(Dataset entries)
-------------------------

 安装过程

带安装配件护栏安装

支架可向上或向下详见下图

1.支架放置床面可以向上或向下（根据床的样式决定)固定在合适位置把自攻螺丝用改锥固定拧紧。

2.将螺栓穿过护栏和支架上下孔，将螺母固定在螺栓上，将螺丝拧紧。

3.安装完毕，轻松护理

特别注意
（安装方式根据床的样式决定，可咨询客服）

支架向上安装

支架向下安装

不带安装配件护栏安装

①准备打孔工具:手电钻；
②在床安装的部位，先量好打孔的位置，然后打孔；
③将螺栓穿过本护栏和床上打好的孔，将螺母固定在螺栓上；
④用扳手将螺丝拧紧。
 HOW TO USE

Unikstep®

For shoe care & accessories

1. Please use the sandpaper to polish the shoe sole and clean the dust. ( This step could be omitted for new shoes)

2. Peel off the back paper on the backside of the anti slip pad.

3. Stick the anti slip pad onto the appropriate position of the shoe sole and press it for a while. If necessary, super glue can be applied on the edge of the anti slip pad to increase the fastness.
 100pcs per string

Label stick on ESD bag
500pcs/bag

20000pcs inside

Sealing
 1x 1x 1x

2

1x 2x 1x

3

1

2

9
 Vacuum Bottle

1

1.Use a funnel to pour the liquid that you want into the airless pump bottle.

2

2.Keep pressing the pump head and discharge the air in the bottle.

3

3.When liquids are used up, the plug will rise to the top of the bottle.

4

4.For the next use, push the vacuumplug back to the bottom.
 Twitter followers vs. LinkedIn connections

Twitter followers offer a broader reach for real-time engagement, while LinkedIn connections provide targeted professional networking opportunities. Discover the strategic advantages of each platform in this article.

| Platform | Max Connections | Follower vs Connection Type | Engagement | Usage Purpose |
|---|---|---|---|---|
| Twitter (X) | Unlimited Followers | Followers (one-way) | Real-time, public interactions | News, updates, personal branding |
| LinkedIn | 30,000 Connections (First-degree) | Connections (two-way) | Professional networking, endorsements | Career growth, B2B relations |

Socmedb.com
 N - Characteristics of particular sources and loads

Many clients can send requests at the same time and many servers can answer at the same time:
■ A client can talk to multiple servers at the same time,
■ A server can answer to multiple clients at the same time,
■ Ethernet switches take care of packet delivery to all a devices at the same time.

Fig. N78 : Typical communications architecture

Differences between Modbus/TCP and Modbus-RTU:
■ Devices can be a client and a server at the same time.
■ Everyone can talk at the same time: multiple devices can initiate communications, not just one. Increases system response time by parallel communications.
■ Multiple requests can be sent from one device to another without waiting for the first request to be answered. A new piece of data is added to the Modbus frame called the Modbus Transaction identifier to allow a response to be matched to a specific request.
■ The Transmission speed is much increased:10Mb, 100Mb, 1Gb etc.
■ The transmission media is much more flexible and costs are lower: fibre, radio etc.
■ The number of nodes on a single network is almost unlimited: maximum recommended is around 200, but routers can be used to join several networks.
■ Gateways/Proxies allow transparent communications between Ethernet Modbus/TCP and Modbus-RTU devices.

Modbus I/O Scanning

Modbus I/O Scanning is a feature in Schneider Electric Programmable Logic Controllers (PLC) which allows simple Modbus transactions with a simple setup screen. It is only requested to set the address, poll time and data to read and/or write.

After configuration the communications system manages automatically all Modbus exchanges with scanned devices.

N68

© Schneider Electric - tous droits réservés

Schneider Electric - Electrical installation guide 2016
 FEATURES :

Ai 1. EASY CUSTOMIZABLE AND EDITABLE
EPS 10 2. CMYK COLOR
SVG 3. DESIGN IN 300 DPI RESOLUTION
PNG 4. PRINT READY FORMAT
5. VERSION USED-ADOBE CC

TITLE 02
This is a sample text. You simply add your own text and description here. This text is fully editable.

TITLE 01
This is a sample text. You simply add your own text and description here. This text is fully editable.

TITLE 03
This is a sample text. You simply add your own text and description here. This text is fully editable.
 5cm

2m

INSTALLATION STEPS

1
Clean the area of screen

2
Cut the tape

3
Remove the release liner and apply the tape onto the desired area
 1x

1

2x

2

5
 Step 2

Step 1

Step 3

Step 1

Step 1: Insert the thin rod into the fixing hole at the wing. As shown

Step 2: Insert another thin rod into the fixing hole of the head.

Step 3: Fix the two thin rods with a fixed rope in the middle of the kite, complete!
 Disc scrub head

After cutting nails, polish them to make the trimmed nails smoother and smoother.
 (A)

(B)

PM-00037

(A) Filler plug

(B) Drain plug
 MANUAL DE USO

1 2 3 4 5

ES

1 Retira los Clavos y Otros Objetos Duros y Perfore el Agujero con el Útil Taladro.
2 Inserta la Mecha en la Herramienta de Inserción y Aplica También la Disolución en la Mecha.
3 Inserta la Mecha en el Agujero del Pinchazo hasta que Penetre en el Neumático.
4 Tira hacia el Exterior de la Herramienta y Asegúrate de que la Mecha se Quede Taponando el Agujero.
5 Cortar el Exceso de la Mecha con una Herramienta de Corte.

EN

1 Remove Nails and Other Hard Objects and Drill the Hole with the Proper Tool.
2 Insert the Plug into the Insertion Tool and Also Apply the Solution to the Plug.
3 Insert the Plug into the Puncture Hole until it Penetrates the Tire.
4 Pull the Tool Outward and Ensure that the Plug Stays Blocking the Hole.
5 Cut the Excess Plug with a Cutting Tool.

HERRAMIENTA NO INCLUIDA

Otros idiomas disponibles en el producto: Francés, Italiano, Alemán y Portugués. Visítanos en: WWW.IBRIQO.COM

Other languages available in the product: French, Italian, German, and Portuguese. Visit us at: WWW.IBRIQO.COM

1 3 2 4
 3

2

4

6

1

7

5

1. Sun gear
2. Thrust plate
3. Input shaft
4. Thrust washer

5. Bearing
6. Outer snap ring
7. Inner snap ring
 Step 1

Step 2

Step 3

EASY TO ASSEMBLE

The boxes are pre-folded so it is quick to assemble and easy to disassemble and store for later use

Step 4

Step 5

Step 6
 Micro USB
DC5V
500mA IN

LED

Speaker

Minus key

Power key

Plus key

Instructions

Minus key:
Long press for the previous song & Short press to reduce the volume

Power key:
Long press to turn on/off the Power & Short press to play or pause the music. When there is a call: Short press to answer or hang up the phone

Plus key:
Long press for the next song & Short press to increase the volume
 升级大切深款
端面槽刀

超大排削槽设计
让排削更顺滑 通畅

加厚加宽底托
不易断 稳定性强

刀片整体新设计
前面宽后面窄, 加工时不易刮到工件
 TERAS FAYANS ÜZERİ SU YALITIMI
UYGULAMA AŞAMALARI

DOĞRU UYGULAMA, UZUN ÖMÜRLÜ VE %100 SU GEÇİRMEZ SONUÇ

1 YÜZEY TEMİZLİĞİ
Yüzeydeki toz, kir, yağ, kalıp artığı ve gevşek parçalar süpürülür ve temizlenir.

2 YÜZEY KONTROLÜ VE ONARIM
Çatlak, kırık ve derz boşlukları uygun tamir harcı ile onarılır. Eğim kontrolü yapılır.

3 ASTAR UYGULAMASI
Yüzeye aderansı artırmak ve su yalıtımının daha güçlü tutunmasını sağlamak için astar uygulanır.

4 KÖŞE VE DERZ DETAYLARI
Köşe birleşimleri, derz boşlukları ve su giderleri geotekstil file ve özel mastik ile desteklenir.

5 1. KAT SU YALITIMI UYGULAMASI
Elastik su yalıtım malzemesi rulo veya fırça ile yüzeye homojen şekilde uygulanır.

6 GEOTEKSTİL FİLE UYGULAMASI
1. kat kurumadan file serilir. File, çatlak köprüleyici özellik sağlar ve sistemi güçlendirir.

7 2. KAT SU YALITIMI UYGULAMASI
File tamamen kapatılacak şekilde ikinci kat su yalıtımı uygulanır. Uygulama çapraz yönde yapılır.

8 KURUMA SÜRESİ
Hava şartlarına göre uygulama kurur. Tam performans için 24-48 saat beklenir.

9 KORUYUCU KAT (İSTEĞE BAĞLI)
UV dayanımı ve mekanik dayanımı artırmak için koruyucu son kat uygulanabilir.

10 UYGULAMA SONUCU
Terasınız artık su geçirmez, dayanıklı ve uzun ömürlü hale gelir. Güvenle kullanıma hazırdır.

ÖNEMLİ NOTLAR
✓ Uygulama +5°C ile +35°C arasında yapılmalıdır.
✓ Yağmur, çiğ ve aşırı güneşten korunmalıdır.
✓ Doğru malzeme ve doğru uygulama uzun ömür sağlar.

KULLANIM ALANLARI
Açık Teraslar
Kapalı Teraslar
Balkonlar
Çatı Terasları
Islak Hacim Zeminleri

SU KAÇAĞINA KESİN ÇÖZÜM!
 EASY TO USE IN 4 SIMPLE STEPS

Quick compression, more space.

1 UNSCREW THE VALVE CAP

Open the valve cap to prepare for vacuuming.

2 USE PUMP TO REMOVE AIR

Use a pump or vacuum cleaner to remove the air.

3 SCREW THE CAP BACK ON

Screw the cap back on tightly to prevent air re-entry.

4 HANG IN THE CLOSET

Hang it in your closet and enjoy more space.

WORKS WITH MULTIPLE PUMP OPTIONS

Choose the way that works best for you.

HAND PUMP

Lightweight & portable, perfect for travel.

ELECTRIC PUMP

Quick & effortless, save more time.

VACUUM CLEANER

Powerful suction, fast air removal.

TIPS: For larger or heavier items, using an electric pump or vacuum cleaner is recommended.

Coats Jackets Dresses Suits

-------------------------

[Exercise details]: Given the records above, reproduce precisely and only the lines between the line holding "and Modbus-RTU devices." and the line holding "Modbus I/O Scanning is", inclusive.

[Solution to this problem]:
■ Gateways/Proxies allow transparent communications between Ethernet Modbus/TCP and Modbus-RTU devices.

Modbus I/O Scanning

Modbus I/O Scanning is a feature in Schneider Electric Programmable Logic Controllers (PLC) which allows simple Modbus transactions with a simple setup screen. It is only requested to set the address, poll time and data to read and/or write.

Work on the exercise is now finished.